Private capital CFOs clearly recognise the need for a solid framework to manage their ESG data and for the moment, it seems, not many are convinced that they’ve found one. When identifying impediments to ESG integration into their processes, cost and resource constraints were cited as the main obstacles followed by the complexity and variety of ESG data and data sources (see fig. 8).
These factors clearly interrelate. If the data sources are less complex, fewer resources will need to be applied to their management. At the same time, however, the variety of ESG reporting frameworks, which the data will be expected to inform, remains a challenge, with no apparent consensus yet across the industry as to which are the most applicable.
While standards and best practices are, for example, fast developing in areas such as cybersecurity, there is work to be done in developing the same degree of industry consensus on how to define, quantify and report on ESG progress. Regulation may in due course narrow the current levels of fragmentation in this area, but the industry as a whole may benefit from taking the initiative.
What’s changed and what’s the same?
As last year’s exercise found, most private capital CFOs plan to revisit the balance between in-house processes and outsourcing of certain operational functions to support what they consider their firm’s core expertise.

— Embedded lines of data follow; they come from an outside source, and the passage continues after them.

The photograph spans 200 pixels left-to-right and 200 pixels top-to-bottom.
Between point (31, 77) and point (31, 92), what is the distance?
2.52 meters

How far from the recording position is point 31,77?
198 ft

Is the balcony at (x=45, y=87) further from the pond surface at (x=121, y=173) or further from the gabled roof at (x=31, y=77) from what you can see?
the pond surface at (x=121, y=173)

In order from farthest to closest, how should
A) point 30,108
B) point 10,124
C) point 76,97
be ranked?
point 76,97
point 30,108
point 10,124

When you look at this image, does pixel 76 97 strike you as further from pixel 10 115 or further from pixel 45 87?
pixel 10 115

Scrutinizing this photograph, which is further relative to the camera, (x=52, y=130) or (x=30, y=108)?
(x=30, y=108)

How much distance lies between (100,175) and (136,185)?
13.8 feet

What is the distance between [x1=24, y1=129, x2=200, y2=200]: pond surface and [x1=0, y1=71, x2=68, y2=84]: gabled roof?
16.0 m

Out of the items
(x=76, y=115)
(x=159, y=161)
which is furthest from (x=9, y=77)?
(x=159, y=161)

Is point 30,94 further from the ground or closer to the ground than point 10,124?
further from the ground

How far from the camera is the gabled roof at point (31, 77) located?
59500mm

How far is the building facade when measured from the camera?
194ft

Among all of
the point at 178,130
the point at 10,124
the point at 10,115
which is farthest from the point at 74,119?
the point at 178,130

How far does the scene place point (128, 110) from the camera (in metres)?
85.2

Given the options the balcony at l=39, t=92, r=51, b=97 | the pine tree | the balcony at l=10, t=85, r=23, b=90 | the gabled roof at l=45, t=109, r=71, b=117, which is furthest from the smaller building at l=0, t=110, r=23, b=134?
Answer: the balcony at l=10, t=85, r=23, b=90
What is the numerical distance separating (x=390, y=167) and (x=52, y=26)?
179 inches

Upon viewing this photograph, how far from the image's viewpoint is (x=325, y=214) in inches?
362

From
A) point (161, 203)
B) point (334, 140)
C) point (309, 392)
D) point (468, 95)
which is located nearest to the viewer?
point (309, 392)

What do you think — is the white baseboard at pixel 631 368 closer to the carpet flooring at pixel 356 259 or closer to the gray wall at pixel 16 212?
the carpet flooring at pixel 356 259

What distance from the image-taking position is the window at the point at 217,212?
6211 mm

In 2022, expectations from CFOs about required frequency of data updates appears to have decreased slightly in a number of areas. In 2021, for example, 31% of respondents expected their investors to be looking for live updates – or at least access on demand to such updates – on portfolio performance and 27% for live updates on cybersecurity. While results for the latter remain similar, the majority of clients are expected to be satisfied in other areas with daily or weekly information updates. Portfolio performance, operational SLAs and cybersecurity nevertheless remain the top three issues of interest.
It seems that private capital investors may have initially brought with them expectations from the more liquid markets in which they cut their teeth, but that these have lessened over time as comfort and familiarity with the peculiarities of private capital markets become more familiar, coupled with a decrease in levels of investor uncertainty that characterised the earlier stages of the Covid-19 pandemic.

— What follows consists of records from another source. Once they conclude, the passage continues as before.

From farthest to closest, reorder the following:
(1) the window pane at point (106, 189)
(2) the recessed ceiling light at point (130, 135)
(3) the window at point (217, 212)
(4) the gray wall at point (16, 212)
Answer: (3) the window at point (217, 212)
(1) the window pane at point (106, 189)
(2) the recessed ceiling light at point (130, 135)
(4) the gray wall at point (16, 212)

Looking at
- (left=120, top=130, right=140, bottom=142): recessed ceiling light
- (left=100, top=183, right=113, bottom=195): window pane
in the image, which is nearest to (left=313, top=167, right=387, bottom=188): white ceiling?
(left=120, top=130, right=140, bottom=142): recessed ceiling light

The survey of investors themselves suggests that more than 40% will be wanting live information updates on portfolio performance, while some 55% will be looking for live or daily updates on ESG – 10 percentage points higher than anticipated by CFOs. From an investor perspective, however, the frequency of updates expected could be seen more as a marker of a desire to have access to the data as and when required for monitoring and reporting purposes rather than as specific triggers for action in an investment environment where liquidity is committed for extended periods.